Circle’s Layer-1 blockchain Arc will launch at mainnet with an opt-in post-quantum signature scheme protecting users’ wallets from day one, as the USDC issuer warns that Q-Day could arrive by 2030 or sooner.
Summary
Circle’s Layer-1 blockchain Arc will debut at mainnet with an opt-in post-quantum signature scheme, making it one of the first blockchains designed from the ground up to withstand quantum computing threats. The announcement accompanied a detailed security roadmap published to the Arc blog this week.
Arc has been live on public testnet since October 2025, with Circle’s USDC as the native gas currency. USDC carries a market cap of roughly $77.5 billion, second only to Tether among stablecoins, and is the asset at the center of Arc’s institutional positioning.
At mainnet, users will be able to choose a signing method that future quantum computers cannot break, according to the Arc roadmap. The approach is deliberately opt-in, meaning no forced migration, no network-wide reset, and no assumption that every wallet or software stack will need to adapt immediately. Circle framed this as a practical path for institutions to begin protecting assets now, without disrupting existing developer tooling.
“Quantum resilience cannot live only in research papers, exploratory pilots, or distant roadmap slides. It has to show up in the infrastructure,” Circle said in its announcement.

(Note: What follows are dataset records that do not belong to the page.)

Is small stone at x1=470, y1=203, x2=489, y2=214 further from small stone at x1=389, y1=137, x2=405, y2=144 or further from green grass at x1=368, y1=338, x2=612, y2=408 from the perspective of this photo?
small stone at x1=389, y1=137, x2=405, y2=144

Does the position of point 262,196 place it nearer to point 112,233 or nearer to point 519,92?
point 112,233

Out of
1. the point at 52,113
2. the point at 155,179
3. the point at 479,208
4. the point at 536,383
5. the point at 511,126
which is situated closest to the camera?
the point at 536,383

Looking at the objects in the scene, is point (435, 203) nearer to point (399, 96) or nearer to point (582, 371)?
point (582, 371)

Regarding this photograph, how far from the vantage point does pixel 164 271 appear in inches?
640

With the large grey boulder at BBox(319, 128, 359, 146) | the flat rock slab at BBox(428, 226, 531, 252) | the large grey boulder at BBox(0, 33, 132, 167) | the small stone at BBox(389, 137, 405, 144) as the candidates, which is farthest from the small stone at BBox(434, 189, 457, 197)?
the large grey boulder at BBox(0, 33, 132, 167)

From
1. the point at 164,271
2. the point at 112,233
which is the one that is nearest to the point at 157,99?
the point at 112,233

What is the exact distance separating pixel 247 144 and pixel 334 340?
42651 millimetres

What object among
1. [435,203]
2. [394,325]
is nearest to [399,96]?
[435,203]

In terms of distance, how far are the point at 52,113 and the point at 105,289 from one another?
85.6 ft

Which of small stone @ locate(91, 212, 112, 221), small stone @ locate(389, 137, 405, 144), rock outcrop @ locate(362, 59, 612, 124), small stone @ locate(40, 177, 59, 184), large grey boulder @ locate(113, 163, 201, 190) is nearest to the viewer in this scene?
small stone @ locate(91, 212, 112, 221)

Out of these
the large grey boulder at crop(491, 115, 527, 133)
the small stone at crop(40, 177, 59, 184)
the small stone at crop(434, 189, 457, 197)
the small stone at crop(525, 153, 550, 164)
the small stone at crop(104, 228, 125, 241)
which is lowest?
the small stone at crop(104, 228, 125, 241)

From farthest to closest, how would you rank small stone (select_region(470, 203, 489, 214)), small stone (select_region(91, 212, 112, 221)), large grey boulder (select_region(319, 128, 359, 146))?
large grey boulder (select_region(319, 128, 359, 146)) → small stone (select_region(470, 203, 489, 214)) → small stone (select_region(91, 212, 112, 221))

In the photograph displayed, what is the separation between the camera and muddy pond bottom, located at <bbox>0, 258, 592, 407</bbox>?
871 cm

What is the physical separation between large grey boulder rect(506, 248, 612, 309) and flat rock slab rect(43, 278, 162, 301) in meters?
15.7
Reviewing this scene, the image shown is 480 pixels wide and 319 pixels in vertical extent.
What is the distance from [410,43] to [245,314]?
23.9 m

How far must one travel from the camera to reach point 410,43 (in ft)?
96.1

Arc’s sub-second block finality also limits the attack window. In a so-called short attack, a quantum computer would need to derive a private key during the brief period between when a public key is exposed during a transaction broadcast and when the transaction is finalized. At under one second per block, that window is narrow.
Circle’s post-quantum plan covers more than wallet-level protections. The near-term phase introduces quantum-resistant signatures at mainnet launch. The mid-term phase extends those protections to private balances, confidential payments, and recipient data, ensuring institutional financial activity stays shielded as quantum capabilities advance. The long-term phase targets validator authentication and off-chain infrastructure, including cloud servers, hardware security modules, and encrypted connections between nodes.
As crypto.news reported, Google recently moved its own post-quantum encryption deadline forward to 2029, citing faster hardware progress and improved error correction. Researchers from Google and the California Institute of Technology have warned that functional quantum computers capable of breaking existing cryptographic standards may arrive sooner than previous estimates suggested.
Circle pointed to two converging threats driving the urgency. The first is the eventual ability of quantum systems to forge transaction signatures directly. The second is already active: NIST has flagged “harvest now, decrypt later” tactics, where adversaries collect and store encrypted data today, intending to crack it once sufficient quantum capability exists.
“Long-term cryptographic durability is a baseline requirement that must be accounted for in infrastructure decisions being made today,” Circle said, directing its message explicitly at banks, fintechs, and enterprise platforms building on stablecoin infrastructure.